B. The Board shall receive a written report of the ballots cast. The report shall include the number of votes cast for each candidate. The President shall notify the winning candidates prior to the annual meeting.

Article V. QUALIFICATIONS OF CANDIDATES
Section 1. Membership Minimum

Each candidate shall be a current member and have been a member of the chapter in the year prior to candidacy.
Section 2. Board Candidates
All candidates shall comply with the requirements set forth by the Nomination Committee and approved by the Board.

Article VI. DUTIES AND RESONSIBILITIES OF OFFICERS
Section 1. General Responsibilities

Officers and Directors shall perform those duties prescribed by these bylaws and shall perform all such other duties as usually pertain to their respective offices or as directed by the President and the Board of Directors.
Section 2. President
The President is the presiding officer of the Chapter, including, but not limited to, the Chapter Meeting and the Meeting of the Board. The President is the chief elected executive officer of the Chapter and is designated as its primary spokesperson. The President shall be directly responsible to the Board for overall administration of the Chapter. Except where otherwise specified, the President appoints committee Chairs whose appointments are then ratified at the next Board meeting.
Section 3. Immediate Past President
The immediate Past President will sit on the Board of Directors with a voice and no vote.
Section 4. Vice President
The Vice-President shall assume the responsibilities of the President in the absence of the President. In the event the office of the President becomes vacant, the Vice-President shall fill the office of the President for the remainder of the term then return to the office of Vice-President. The Vice-President shall Chair the Legislative Committee.
Section 6. Secretary
The Secretary shall be responsible for the overall general correspondence and communications and for the maintenance of all official records of the Chapter. The Secretary shall be responsible for recording the official minutes of the Chapter and Board meetings.

◆ Provided data ◆
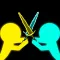 Supreme Stickman Craft Fight
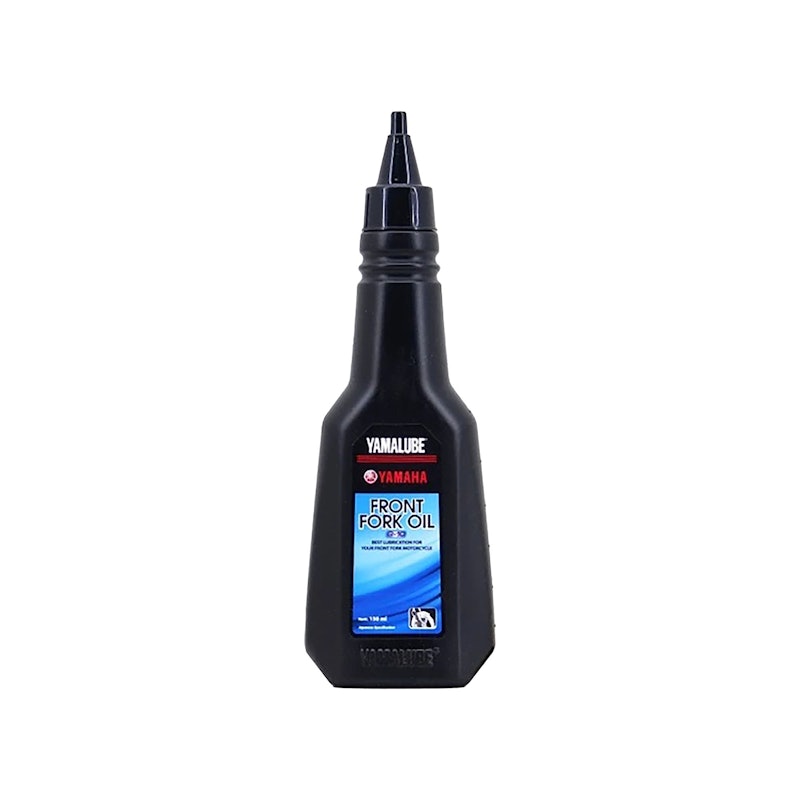 Yamalube Front Fork Oil G-10 1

◆ Task list ◆
• 1. From the chapter bylaws, retype the passage from "B. The Board" to "Board of Directors.".
• 2. According to the chapter bylaws, which committee does the Vice-President chair?
• 3. Based on the chapter bylaws, decide whether each statement agrees with the text: (a) The immediate Past President has a vote on the Board of Directors. (b) The Secretary records the official minutes of Chapter and Board meetings. (c) Committee Chairs appointed by the President are ratified at the next Board meeting.
The material has no role in this exercise.

◆ Answers for the tasks ◆
• 1.
B. The Board shall receive a written report of the ballots cast. The report shall include the number of votes cast for each candidate. The President shall notify the winning candidates prior to the annual meeting.

Article V. QUALIFICATIONS OF CANDIDATES
Section 1. Membership Minimum

Each candidate shall be a current member and have been a member of the chapter in the year prior to candidacy.
Section 2. Board Candidates
All candidates shall comply with the requirements set forth by the Nomination Committee and approved by the Board.

Article VI. DUTIES AND RESONSIBILITIES OF OFFICERS
Section 1. General Responsibilities

Officers and Directors shall perform those duties prescribed by these bylaws and shall perform all such other duties as usually pertain to their respective offices or as directed by the President and the Board of Directors.

• 2. The Legislative Committee.

• 3.
(a) No: "will sit on the Board of Directors with a voice and no vote."
(b) Yes: "The Secretary shall be responsible for recording the official minutes of the Chapter and Board meetings."
(c) Yes: "whose appointments are then ratified at the next Board meeting."